From the thread on SSE assembly code below, output the passage starting at "movdqu xmm1, [esi+eax-1]" and ending at "memory accesses, too.", copied verbatim.

- [Passage given]:
▽

Code:
movdqu xmm2, [esi-1]
movdqa xmm3, [esi]
movdqu xmm4, [esi+1]
movdqu xmm5, [esi+edx-1]
movdqa xmm6, [esi+edx]
movdqu xmm7, [esi+edx+1]
...
movdqu xmm1, [esi+eax-1]
movdqu xmm3, [esi+eax+1]
This is what palignr was made for; SSSE3-ifying this with palignr will avoid all the unaligned loads nicely. If you retain loads between loop iterations, you can reduce the number of memory accesses, too.
Code:
movdqu xmm6, [esi-6]
movdqu xmm0, [esi+6]
pavgb xmm6, xmm0
movdqu xmm5, [esi-5]
movdqu xmm7, [esi+5]
pavgb xmm5, xmm7
movdqu xmm4, [esi-4]
movdqu xmm0, [esi+4]
pavgb xmm4, xmm0
movdqu xmm3, [esi-3]
movdqu xmm7, [esi+3]
pavgb xmm3, xmm7
movdqu xmm2, [esi-2]
movdqu xmm0, [esi+2]
pavgb xmm2, xmm0
movdqu xmm1, [esi-1]
movdqu xmm7, [esi+1]
pavgb xmm1, xmm7
movdqa xmm0, [esi]
Did someone say
made for palignr
Code:
movd eax, xmm2
psrldq xmm2, 4
pinsrw xmm3, [eax+esi], 0
pinsrw xmm4, [eax+edx], 0
movd eax, xmm2
psrldq xmm2, 4
pinsrw xmm3, [eax+esi+1], 1
pinsrw xmm4, [eax+edx+1], 1
movd eax, xmm2
psrldq xmm2, 4
pinsrw xmm3, [eax+esi+2], 2
pinsrw xmm4, [eax+edx+2], 2
movd eax, xmm2
pinsrw xmm3, [eax+esi+3], 3
pinsrw xmm4, [eax+edx+3], 3
movd eax, xmm7
psrldq xmm7, 4
pinsrw xmm3, [eax+esi+4], 4
pinsrw xmm4, [eax+edx+4], 4
movd eax, xmm7
psrldq xmm7, 4
pinsrw xmm3, [eax+esi+5], 5
pinsrw xmm4, [eax+edx+5], 5
movd eax, xmm7
psrldq xmm7, 4
pinsrw xmm3, [eax+esi+6], 6
pinsrw xmm4, [eax+edx+6], 6
movd eax, xmm7
pinsrw xmm3, [eax+esi+7], 7
pinsrw xmm4, [eax+edx+7], 7
mov eax, [esp]
I'm going to have to start killing kittens if I keep seeing things like this.
Code:
movq xmm7, qword ptr [edi+ebx-1] // one line above actual position, but it gives 1.4x speedup
How about you figure out
why it does?

△

- [Data lines]:

▽

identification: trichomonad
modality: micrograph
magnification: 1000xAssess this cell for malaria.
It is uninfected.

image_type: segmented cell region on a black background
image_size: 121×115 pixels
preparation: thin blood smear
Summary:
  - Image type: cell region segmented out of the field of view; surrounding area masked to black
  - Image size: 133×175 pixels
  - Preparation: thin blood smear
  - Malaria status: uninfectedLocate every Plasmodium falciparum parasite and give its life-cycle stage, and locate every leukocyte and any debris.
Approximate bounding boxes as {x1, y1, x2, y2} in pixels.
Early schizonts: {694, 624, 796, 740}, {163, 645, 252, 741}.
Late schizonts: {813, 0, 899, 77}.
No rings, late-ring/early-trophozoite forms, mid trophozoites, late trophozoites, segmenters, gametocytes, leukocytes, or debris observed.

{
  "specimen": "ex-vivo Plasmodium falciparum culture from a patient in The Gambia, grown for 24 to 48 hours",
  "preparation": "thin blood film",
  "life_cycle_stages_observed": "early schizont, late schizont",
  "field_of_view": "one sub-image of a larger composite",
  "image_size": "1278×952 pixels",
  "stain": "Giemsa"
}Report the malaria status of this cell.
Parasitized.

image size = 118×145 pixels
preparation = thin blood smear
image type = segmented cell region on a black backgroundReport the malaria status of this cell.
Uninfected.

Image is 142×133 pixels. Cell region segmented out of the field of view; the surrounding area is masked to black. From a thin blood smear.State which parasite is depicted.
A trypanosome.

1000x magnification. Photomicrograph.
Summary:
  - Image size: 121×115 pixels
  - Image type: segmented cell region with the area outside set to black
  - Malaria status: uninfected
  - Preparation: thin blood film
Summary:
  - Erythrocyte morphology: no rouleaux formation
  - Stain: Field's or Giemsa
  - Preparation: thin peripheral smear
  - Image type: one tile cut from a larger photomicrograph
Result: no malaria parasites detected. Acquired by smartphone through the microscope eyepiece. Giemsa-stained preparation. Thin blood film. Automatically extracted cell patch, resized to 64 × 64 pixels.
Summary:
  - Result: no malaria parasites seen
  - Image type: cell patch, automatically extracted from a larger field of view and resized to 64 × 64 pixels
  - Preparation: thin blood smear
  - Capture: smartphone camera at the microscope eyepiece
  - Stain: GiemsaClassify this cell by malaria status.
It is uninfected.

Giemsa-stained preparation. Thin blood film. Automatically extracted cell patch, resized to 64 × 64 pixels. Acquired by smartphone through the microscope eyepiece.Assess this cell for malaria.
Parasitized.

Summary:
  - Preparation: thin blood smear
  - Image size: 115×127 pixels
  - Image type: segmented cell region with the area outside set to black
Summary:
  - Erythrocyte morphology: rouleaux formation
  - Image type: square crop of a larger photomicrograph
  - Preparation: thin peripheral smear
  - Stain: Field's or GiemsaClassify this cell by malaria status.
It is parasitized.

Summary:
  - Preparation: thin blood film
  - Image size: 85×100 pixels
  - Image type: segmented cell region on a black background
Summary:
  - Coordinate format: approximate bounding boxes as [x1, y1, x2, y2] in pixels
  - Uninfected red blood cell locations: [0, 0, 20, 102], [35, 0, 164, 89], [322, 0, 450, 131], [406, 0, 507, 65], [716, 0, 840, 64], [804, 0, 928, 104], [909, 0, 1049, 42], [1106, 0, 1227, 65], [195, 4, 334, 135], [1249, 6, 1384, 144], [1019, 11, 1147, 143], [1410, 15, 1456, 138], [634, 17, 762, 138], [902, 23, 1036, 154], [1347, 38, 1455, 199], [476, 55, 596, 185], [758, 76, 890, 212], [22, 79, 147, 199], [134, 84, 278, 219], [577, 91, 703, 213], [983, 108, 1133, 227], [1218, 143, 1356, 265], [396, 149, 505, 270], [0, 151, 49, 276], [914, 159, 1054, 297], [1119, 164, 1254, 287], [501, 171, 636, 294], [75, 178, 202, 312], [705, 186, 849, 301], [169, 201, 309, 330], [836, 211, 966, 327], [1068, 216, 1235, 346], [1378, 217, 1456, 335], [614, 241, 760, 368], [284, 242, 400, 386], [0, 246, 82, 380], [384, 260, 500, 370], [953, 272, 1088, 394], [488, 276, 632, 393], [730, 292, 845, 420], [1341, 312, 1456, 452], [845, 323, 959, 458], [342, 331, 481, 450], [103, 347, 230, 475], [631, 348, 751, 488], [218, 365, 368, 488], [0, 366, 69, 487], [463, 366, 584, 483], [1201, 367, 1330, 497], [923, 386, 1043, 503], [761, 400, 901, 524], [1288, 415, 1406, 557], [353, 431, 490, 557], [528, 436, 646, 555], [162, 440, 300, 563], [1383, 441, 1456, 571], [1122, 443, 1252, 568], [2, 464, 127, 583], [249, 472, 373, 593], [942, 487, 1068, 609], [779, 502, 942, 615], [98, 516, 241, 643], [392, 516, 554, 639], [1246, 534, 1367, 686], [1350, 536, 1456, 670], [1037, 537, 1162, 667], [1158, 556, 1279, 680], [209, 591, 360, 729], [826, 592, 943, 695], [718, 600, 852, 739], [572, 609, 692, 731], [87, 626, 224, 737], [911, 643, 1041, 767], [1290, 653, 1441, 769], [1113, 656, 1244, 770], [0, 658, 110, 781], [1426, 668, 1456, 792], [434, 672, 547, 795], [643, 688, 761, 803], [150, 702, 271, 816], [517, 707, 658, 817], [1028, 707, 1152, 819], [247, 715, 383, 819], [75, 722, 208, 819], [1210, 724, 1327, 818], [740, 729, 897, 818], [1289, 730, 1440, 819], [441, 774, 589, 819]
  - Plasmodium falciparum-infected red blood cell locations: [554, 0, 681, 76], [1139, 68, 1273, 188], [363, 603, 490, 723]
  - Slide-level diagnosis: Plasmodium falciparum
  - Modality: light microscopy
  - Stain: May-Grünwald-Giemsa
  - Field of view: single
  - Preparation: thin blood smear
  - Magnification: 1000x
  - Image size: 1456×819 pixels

△

- [The response]:
movdqu xmm1, [esi+eax-1]
movdqu xmm3, [esi+eax+1]
This is what palignr was made for; SSSE3-ifying this with palignr will avoid all the unaligned loads nicely. If you retain loads between loop iterations, you can reduce the number of memory accesses, too.